**Data entries**.
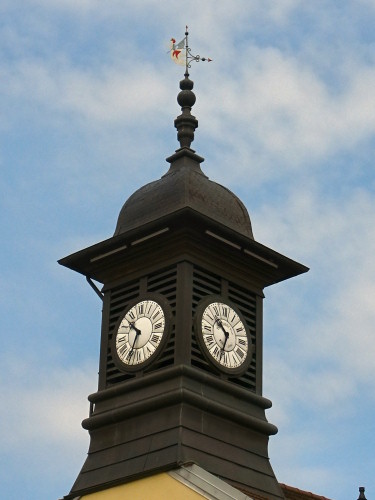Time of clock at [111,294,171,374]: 10:34
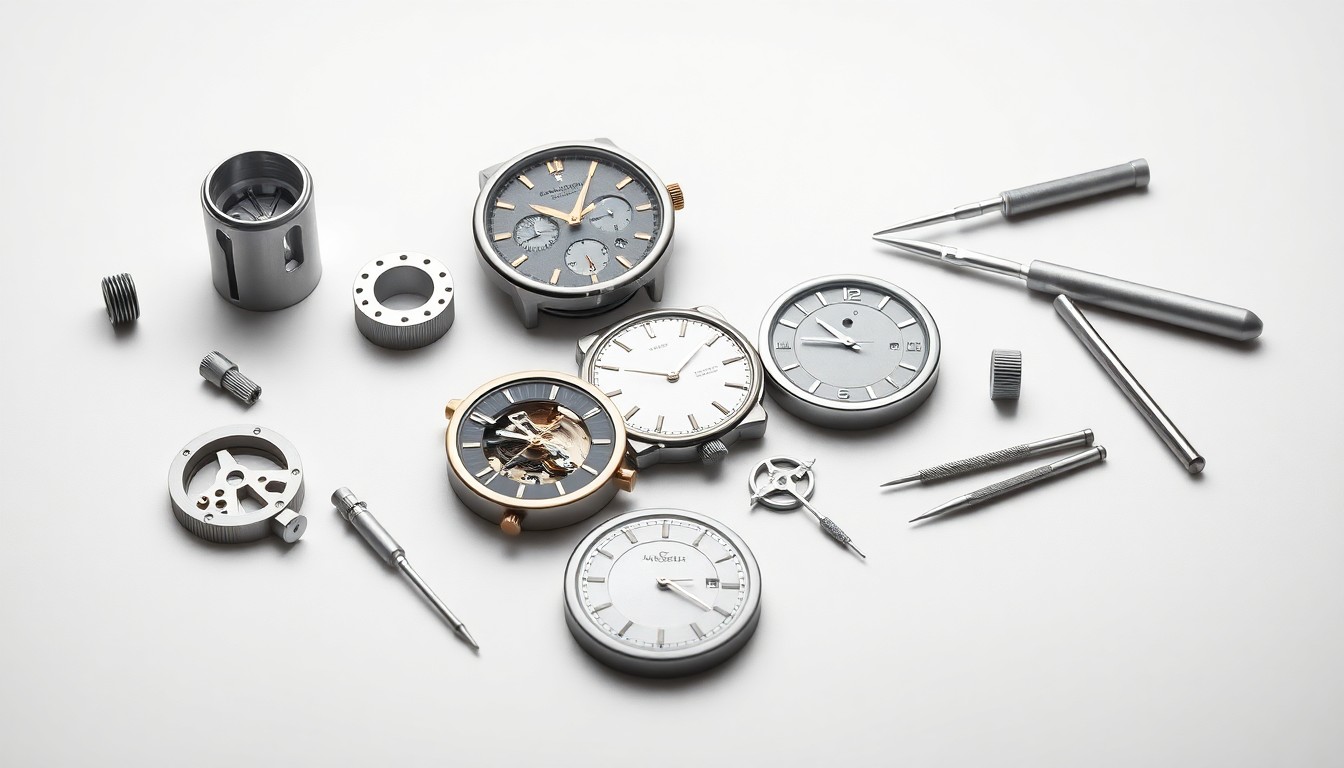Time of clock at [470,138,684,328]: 10:04
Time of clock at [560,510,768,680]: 3:20
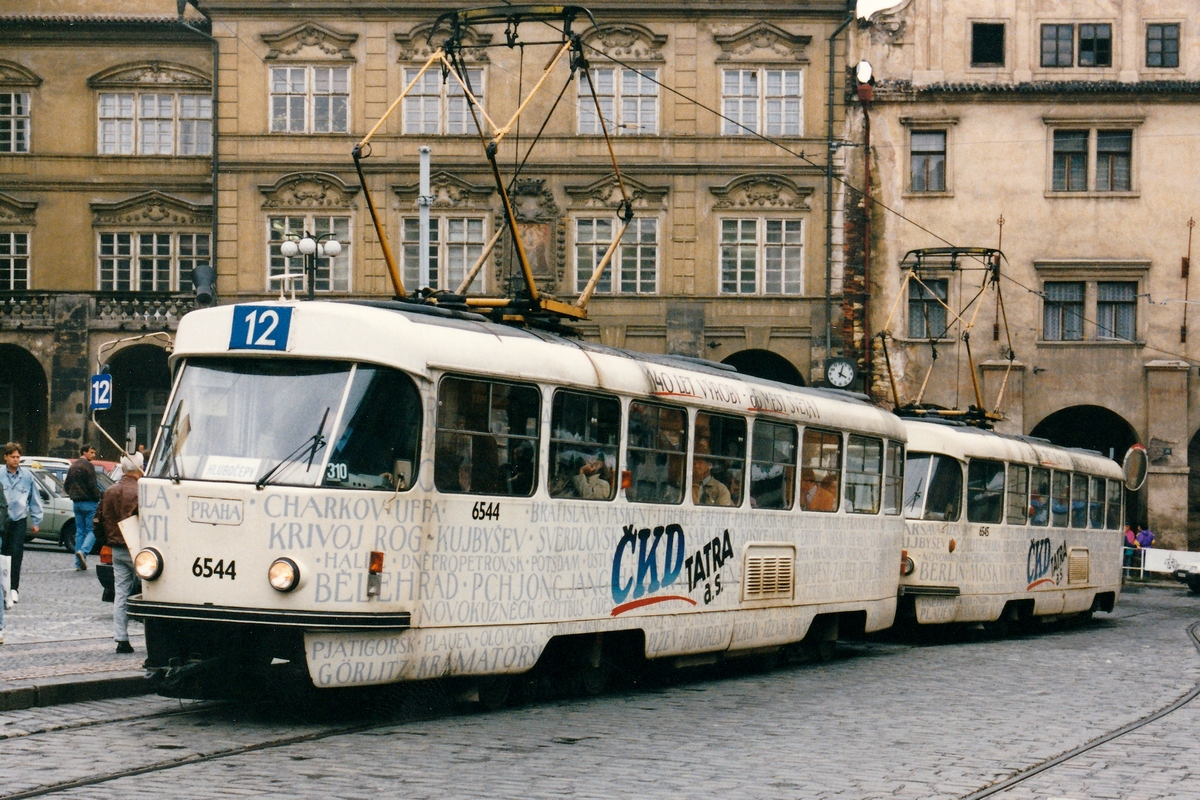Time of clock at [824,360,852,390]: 4:02
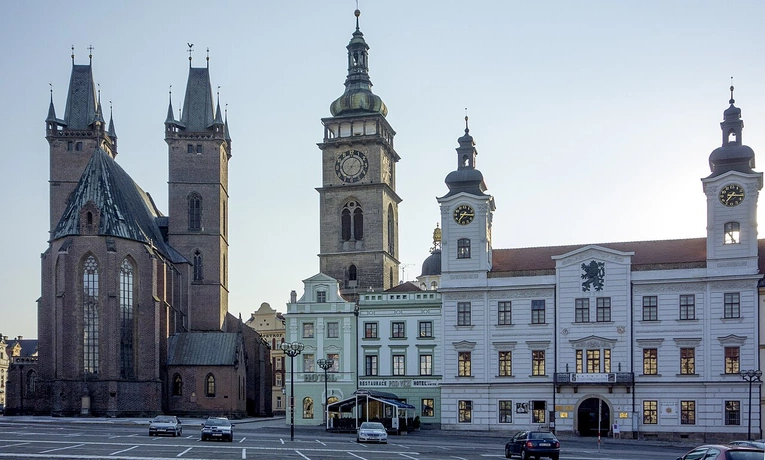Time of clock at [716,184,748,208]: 7:15
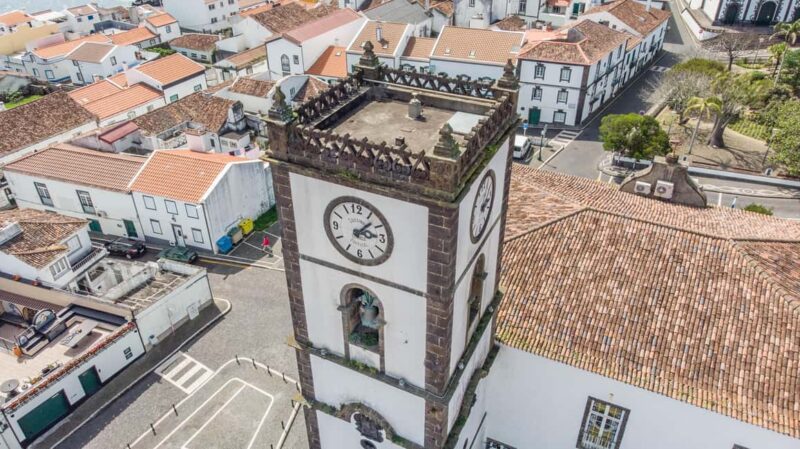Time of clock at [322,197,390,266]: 3:07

**Aim of the exercise**.
Please lay out the entries above as a JSON list of strings, with one string per line and blank lines omitted. Leave the pictures out of your answer.

**Answer to this exercise**.
[
  "Time of clock at [111,294,171,374]: 10:34",
  "Time of clock at [470,138,684,328]: 10:04",
  "Time of clock at [560,510,768,680]: 3:20",
  "Time of clock at [824,360,852,390]: 4:02",
  "Time of clock at [716,184,748,208]: 7:15",
  "Time of clock at [322,197,390,266]: 3:07"
]